Disk drives quickly store and retrieve information for computers.

The primary inventor is Reynold “Rey” Johnson. Previously, he invented and sold the technology that reads pencil dots, usually for taking tests, to IBM. Subsequently, he then joined them as a staff engineer. While at IBM he developed the hard disk drive.

The first hard drive, the IBM 350 RAMC, was about 1.5 sqm and weighed over a ton. Moving the disk drive required forklifts. It stored 5MB of memory (.05GB) and leased for $3,200 ($30,000 adjusted to 2019) per month. The only computer the drive worked with was the IBM305, a bemouth that used tubes and was programmed via wire jumpers.

After the hard drive, Johnson worked with IBM and Sony to develop the videocassette.

Eventually, after retirement, he developed the speech tech used in “speak to me books.”

Barcodes & Universal Product Code (UPC)

Barcodes and UPC:

  • Vastly sped checkout times.
  • Reduced the number of staff and training required and the risk of the wrong price being rung.
  • Increased the ability to electronically manage inventory, lowering carrying cost and spoilage risk.
  • Enabled Just-In-Time ordering and itemized invoices.
  • Transformed market research, enabling “big data” studies about items purchased together and which items are purchased in various geographies, at various times, and (when coupled with loyalty cards) by which customers.

Early History

Bernard Silver quit his job after hearing the need, from a grocer, for a better way to manage innovatory and imagining the barcode. He worked with Woodland, who was employed by IBM. Eventually, the two ー inspired by Morse Code ー invented the barcode, a series of dashes and dots to electronically identify items. They patented the innovation Oct. 20, 1949.

Woodland, loyal to his employer, urged IBM to commercialize the technology but they passed. IBM sold the patent to Philco in 1952 for $15,000, which later sold it to RCA, that went on to commercialize barcodes. Silver died in 1963, at age 38.

Barcodes had no known commercial uptake until patents expired in 1969. Eventually, a group of supermarkets banded together to hire McKinsey. They jointly developed the Universal Product Code (UPC).

IBM tasked Woodland, who still worked there, to work with the group developing the UPC.

The UPC identifies every version of every product in barcode form, allowing computers to quickly lookup the product name and price in a computer, the now-familiar checkout process. Laser technology, the bright beam of light, makes modern barcode reading possible.

To encourage adoption of the UPC, IBM agreed to put their barcode patents in the public domain, which they did.

McKinsey’s Wilson implies that IBM and others went on to file new patents, involving the use of the UPC, violating the spirit if not the letter of their agreement.

Barcodes Evolve

There were several competing barcode types in the early days but the now-familiar horizontal bars won out.
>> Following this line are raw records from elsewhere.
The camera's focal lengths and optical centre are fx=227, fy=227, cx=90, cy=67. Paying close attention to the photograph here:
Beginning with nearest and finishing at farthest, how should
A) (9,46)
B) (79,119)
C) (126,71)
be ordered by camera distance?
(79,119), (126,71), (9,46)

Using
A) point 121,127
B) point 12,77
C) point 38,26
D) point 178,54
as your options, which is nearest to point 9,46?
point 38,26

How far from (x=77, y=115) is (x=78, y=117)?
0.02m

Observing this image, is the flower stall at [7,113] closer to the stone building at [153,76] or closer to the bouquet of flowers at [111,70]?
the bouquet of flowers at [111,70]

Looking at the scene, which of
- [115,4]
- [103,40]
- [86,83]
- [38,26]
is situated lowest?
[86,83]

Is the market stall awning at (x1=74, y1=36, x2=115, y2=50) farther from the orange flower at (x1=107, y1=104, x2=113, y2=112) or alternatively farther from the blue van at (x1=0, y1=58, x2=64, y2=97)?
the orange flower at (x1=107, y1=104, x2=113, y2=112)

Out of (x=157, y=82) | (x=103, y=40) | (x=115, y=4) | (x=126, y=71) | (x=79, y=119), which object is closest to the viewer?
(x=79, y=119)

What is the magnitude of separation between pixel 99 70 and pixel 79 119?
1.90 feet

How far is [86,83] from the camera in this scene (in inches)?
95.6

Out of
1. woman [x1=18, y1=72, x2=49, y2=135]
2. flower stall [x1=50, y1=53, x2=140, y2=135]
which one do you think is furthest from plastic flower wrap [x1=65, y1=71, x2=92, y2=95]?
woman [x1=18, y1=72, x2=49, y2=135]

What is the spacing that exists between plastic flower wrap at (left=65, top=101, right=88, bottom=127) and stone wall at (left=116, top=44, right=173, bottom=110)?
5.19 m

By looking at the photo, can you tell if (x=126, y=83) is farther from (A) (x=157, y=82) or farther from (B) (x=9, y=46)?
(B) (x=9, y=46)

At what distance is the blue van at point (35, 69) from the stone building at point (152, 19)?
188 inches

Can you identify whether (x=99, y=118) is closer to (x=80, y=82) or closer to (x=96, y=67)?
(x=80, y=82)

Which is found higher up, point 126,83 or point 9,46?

The original barcode looked more like a bullseye. In 1973, the grocery consortia adopted the modern barcode and UPC as a standard.
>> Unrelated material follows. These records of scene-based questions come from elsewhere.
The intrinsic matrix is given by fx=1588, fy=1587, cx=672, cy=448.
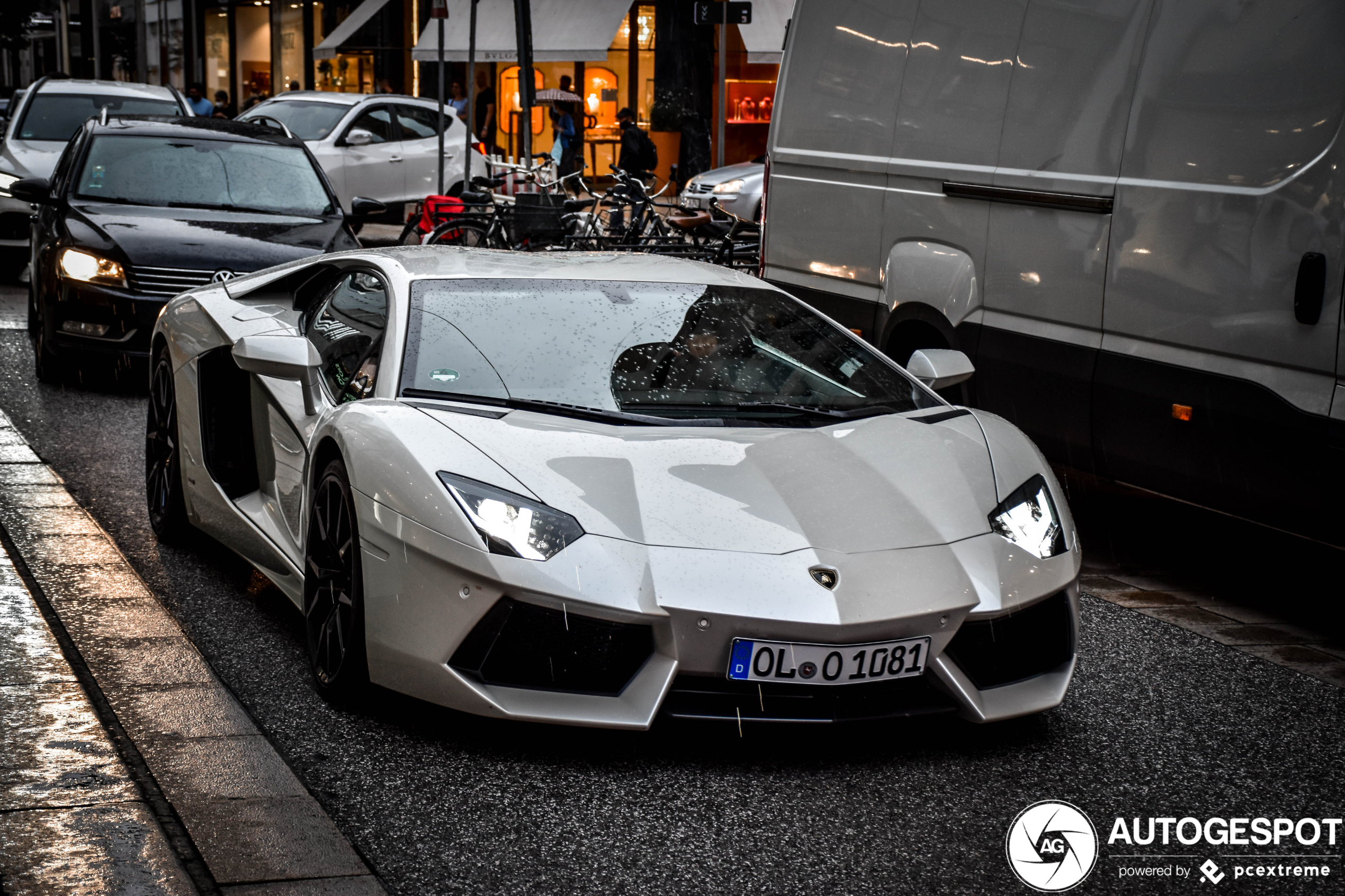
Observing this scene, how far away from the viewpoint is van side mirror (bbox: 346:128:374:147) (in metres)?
19.2

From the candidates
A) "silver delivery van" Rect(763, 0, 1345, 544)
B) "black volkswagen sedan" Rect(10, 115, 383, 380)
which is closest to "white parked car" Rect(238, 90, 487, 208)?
"black volkswagen sedan" Rect(10, 115, 383, 380)

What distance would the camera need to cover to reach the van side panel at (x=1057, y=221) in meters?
5.78

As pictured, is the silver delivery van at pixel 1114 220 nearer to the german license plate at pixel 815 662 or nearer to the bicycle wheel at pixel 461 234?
the german license plate at pixel 815 662

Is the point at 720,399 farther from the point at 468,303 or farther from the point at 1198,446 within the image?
the point at 1198,446

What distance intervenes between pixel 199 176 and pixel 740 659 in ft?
24.9

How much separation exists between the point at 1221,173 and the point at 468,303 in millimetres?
2533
Barcodes Become Ubiquitous

Troy’s Marsh Supermarket, in Ohio, is the site of the first barcode being run-up on June 26, 1974.
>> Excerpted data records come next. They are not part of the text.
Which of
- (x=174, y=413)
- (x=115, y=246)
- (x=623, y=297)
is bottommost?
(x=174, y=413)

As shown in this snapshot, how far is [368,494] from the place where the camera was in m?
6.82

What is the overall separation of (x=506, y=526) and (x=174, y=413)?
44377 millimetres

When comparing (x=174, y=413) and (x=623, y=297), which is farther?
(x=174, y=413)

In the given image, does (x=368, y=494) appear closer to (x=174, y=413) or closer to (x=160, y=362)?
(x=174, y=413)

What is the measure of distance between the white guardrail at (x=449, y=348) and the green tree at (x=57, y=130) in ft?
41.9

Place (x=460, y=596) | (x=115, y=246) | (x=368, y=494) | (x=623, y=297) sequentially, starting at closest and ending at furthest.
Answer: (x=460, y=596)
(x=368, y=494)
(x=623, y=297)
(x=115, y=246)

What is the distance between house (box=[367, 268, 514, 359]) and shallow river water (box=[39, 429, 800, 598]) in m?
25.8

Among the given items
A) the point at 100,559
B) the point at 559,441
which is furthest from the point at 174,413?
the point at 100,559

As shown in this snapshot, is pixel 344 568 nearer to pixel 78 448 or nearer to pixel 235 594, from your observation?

McKinsey estimated that, for UPC to work, nearly every product would need a UPC barcode before supermarkets would adopt the technology. They found that, in hindsight, the technology lowered cost and increased convenience so much that stores would adopt the technology when about two-thirds of products had UPC codes.

Cash Register

Cash registers help deter theft and led to modern bookkeeping.

Ritty was a saloon owner who had problems with employee theft.

He invented and patented the cash register, calling it the “Incorruptible Cashier” and created a company to sell it.

There was little interest and he tired of simultaneously running two businesses, one manufacturing and selling cash registers and the saloon. He sold the cash register company to John Patterson in 1884 for $6,500.

Patterson renamed it the National Cash Register, or NCR. In 2018, NCR has a market cap of $3.5B. Ritty had a ferocious focus on sales, demanding his salesmen (they were all men) act professionally, wear dark suits, white shirts, and patternless ties.

NCR executive Thomas Watson was forced to resign from NCR following a criminal anti-trust scandal. Watson eventually took over a small automation company, the Computer-Tabulating-Recording Company (CTR).

As CTR grew, Watson focused on research and building ever better and more powerful machines. Eventually, when the New Deal came about, his company had the only machines powerful enough to keep track of records needed for social security income, payments, and overtime reporting. Watson subsequently renamed his company International Business Machines, or IBM, and never shied away from explaining many of his management practices came from NCR.

Ritty and Patterson remained friendly as NCR grew, with Ritty often invited to NCR events and parties. Despite NCR’s financial success, Ritty never expressed any regret at selling the company, apparently preferring to operate saloons.

Besides spawning two Fortune 500 companies, Ritty’s Pony House Salon hosted an eclectic group of patrons. Buffalo Bill Cody, gangster John Dillinger, and boxer Jack Dempsey were all customers.